Но когда он вылез из кустарника, он наткнулся прямо на князя, который как раз возвращался во дворец, и чуть не сшиб его с ног. «Vous êtes un grand [89] болван!» ― загремел на него князь, бросил гофмаршалу холодное «dormez bien» [90] и удалился во дворец, сопровождаемый камердинером.

Совершенно ошеломленный, гофмаршал застыл на месте, бормоча: «Рыбачья хижина! Маэстро Абрагам! Dormez bien», ― и решил без промедления отправиться к канцлеру, дабы посовещаться с ним о неслыханном событии, а также, если это окажется под силу, предугадать новое расположение светил на придворном небе, предвещаемое этим событием.
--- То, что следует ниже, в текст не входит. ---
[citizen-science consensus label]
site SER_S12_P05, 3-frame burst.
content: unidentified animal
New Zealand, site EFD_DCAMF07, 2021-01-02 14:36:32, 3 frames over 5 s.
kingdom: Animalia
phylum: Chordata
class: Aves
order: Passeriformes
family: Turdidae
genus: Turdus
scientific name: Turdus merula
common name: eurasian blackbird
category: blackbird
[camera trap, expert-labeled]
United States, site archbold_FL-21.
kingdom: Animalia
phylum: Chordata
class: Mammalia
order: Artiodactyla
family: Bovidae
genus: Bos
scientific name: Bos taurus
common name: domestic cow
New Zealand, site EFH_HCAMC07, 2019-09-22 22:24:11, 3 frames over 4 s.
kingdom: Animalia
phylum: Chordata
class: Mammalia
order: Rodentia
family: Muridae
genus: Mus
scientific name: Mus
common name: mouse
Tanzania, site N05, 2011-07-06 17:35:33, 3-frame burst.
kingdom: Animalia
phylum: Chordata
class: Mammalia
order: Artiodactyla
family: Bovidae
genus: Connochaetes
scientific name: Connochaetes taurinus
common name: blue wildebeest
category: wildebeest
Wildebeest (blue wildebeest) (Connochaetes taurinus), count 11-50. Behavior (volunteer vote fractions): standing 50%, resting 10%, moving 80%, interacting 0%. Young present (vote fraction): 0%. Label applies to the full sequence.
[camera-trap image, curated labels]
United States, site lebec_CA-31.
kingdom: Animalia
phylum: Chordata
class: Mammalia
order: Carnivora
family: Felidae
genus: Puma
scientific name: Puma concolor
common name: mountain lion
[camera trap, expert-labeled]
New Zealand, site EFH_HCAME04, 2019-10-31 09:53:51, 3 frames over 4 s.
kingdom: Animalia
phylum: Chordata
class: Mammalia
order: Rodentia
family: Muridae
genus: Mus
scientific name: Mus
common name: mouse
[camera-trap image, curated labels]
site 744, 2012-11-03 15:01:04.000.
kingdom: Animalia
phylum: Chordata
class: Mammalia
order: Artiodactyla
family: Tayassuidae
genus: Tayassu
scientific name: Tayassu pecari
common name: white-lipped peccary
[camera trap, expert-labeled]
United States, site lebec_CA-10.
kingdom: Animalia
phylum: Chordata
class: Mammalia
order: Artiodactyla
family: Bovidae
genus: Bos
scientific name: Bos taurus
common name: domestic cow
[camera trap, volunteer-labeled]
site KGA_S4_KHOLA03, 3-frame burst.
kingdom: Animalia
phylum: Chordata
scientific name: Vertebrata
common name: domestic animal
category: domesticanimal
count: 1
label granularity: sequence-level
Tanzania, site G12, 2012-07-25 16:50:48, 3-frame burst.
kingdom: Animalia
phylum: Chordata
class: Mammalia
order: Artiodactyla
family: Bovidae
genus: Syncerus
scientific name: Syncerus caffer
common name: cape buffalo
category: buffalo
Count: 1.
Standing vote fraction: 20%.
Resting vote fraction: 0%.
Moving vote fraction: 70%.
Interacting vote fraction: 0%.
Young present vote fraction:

Маэстро Абрагам проводил князя до кустарника, где стояли гофмаршал и камердинер, затем возвратился ― так велел ему князь, не желавший, чтобы его заметили из окон дворца в обществе маэстро. Благосклонный читатель знает, как хорошо удалось князю скрыть свой таинственный визит в рыбачью хижину к маэстро Абрагаму. Но, кроме камердинера, еще одна особа подслушала князя без его ведома.

Маэстро Абрагам уже подходил к самой хижине, как вдруг совершенно неожиданно из вечернего сумрака, затемнившего дорожки, ему навстречу вышла советница Бенцон.

― А, ― воскликнула Бенцон с горьким смехом, ― князь просил у вас совета, маэстро Абрагам. Вы и вправду подлинная опора княжеского дома; и отца и сына жалуете своей мудростью и богатым опытом, а когда добрый совет слишком дорог или вовсе недоступен...

― На этот случай, ― перебил советницу маэстро Абрагам, ― имеется советница, вернее, блистательная звезда, что одна здесь все озаряет и влиянию которой бедный старый органщик обязан своим существованием, а также возможностью спокойно завершить свой скромный жизненный путь.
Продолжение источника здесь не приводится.